Menuju konten utama

Kebakaran Kyoto Animation: Pelaku Berteriak "Mati" Sebelum Beraksi

Terduka pelaku pembakaran Studio Kyoto Animation sempat berteriak "mati kau" sebelum melakukan aksinya.

Kebakaran Kyoto Animation: Pelaku Berteriak
Gedung Kyoto Animation Studio yang terbakar Jumat, 19 Juli 2019, di Kyoto, Jepang. Jae C. Hong/AP

tirto.id - Shinjin Aoba (41), terduga pelaku pembakaran studio Kyoto Animation (KyoAni) Jepang diduga membakar studio itu terkait isu pencurian dan dendam.

Dikutip dari Associated Press, Aoba kini masih dirawat di rumah sakit. Dia diduga membakar KyoAni karena mengira mereka mencuri novel. Tidak ada detail mengenai apakah Aoba memiliki hubungan dengan KyoAni sebelumnya.

Meski dugaan mengarah pada aksi dendam, kepolisian belum dapat memastikan motif Aoba melakukan pembakaran tersebut.

_Kutipan Sumber:_
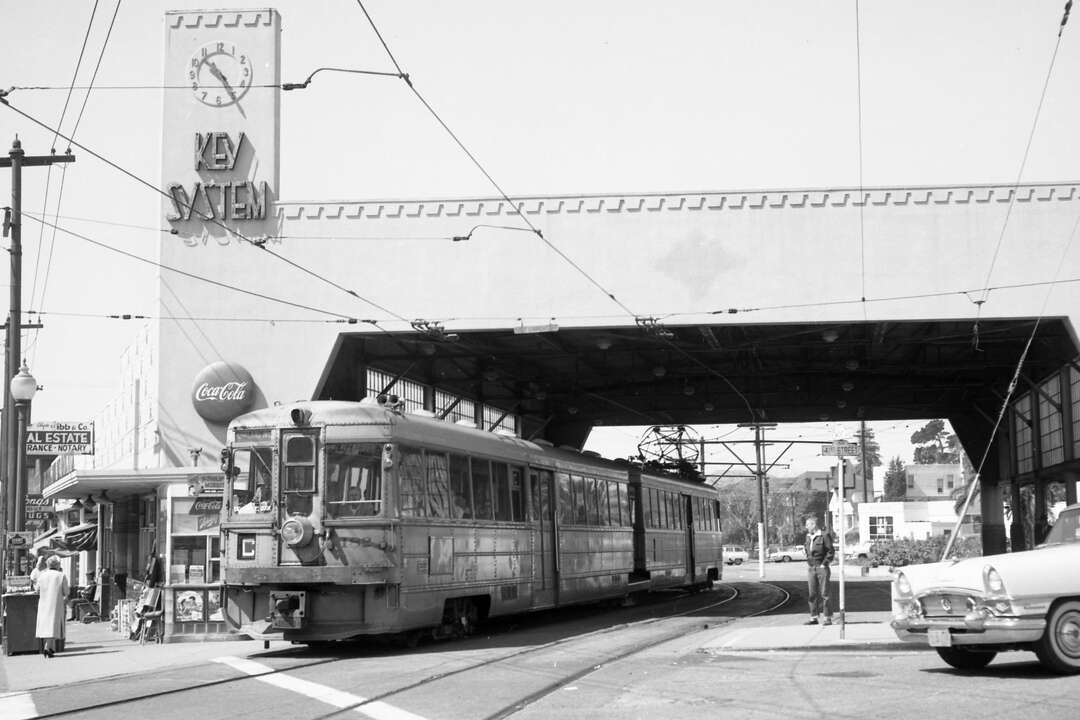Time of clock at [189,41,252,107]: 10:24
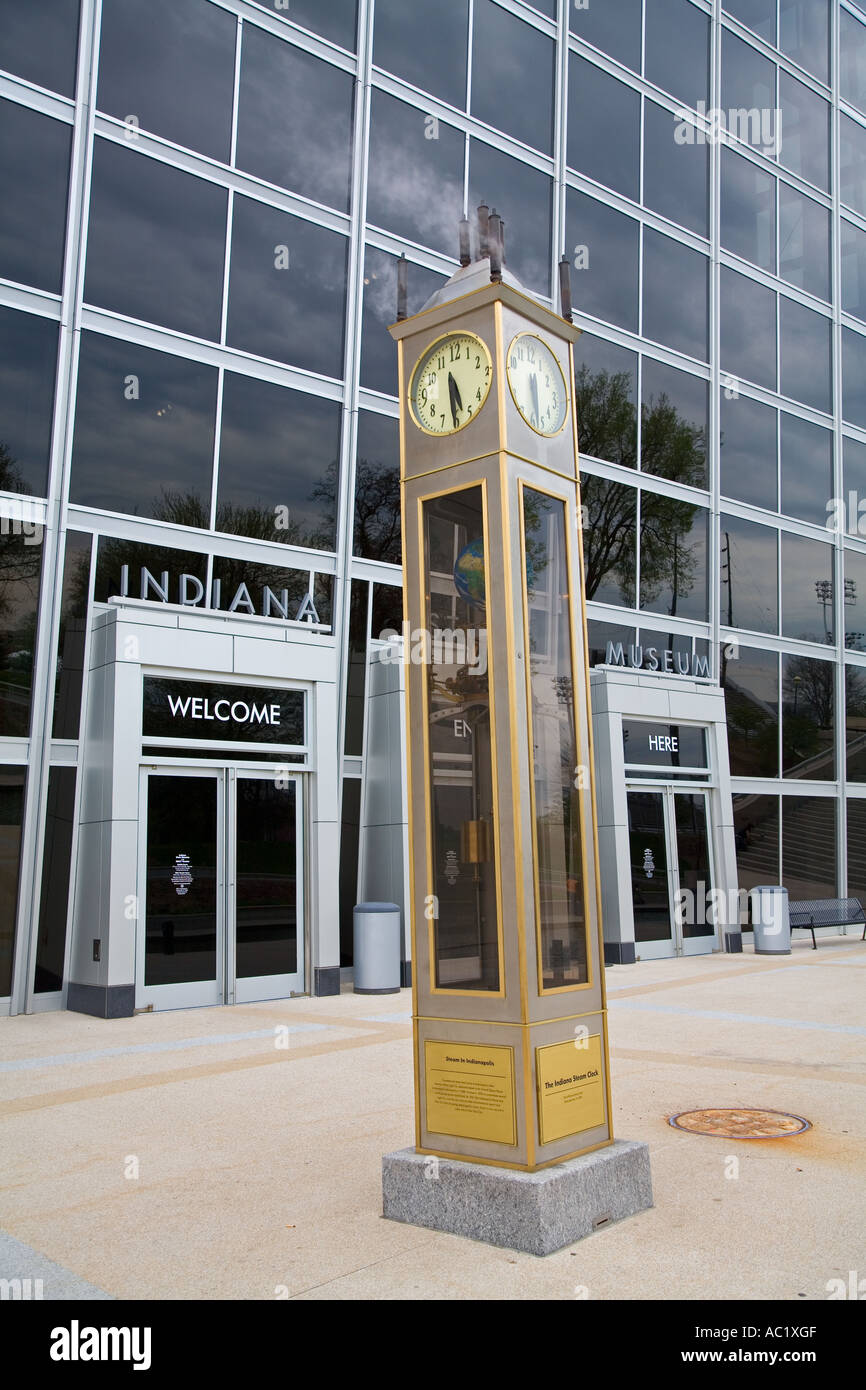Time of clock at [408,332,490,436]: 5:30
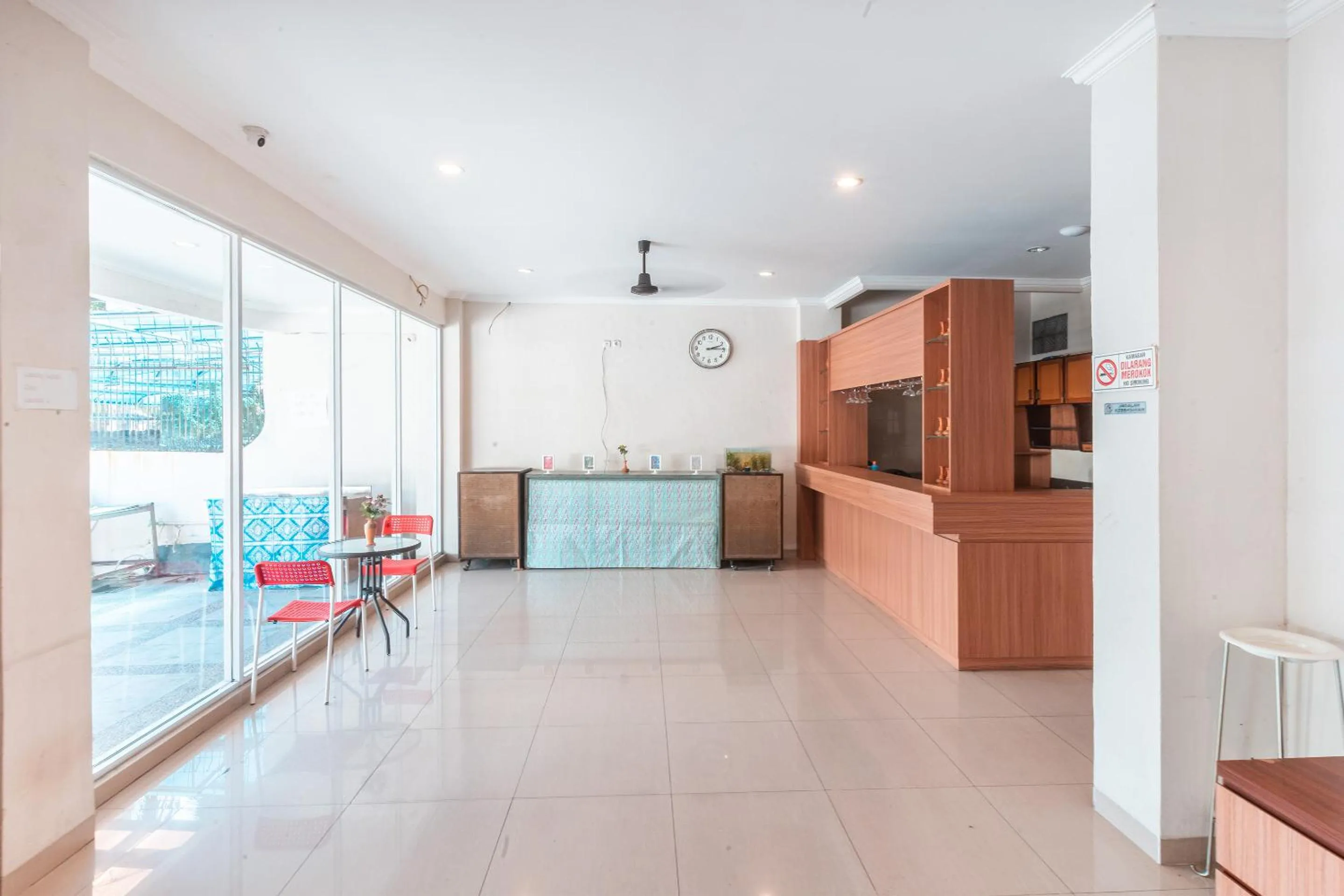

_Soal Singkat A:_
Ringkaslah berita kebakaran Kyoto Animation dalam dua kalimat.
_Soal Singkat B:_
Sambunglah berita kebakaran Kyoto Animation dari kalimat terakhirnya.
Baris-baris tersebut merupakan bahan tersendiri yang terpisah dari berita kebakaran Kyoto Animation.

_Hasil A:_
Shinjin Aoba (41), terduga pelaku pembakaran studio Kyoto Animation di Jepang, diduga membakar studio itu karena mengira KyoAni mencuri novel, dan kini ia masih dirawat di rumah sakit. Meski dugaan mengarah pada aksi dendam, kepolisian belum dapat memastikan motifnya, dan tidak ada detail apakah Aoba pernah memiliki hubungan dengan KyoAni sebelumnya.

_Hasil B:_
Kebakaran terjadi sekitar pukul 10.30 pagi pada Kamis (18/7/2019) di studio Animasi Kyoto. Petugas pemadam kebakaran butuh hampir lima jam untuk memadamkan api.

Terduga pelaku itu dilaporkan terlihat menuangkan cairan yang mudah terbakar di dalam gedung sebelum terbakar. Saksi mata juga mengatakan dia terdengar berteriak "mati" dalam bahasa Jepang.

Hideaki Hatta, presiden KyoAni mengatakan, “Mereka menuju kantor kami dan kantor departemen penjualan lalu berkata, ‘mati kau!” ujarnya, dikutip NHK.

Ia juga mengaku mendapat email berisi ancaman beberapa waktu lalu sebelum kejadian. Kyoto Animation merupakan salah satu studio anime yang terkenal di luar Tokyo, pusat animasi Jepang. Karyanya yang terkenal diantaranya Haruhi Suzumiya, K-On!, dan sedang dalam proses peluncuran Violet Evergarden.

Profesor Universitas Meiji, Ryusuke Hikawa mengatakan, Nama Kyoto Animation adalah brand kuat dengan penyutradaraan dan teknik produksi epik. Ia juga menambahkan KyoAni adalah studio sukses pertama diluar Tokyo.

Peristiwa ini membuat 35 orang luka disamping korban meninggal, beberapa dalam keadaan kritis. Sebagian besar korban adalah pekerja di KyoAni, yang berdiri sejak 1981.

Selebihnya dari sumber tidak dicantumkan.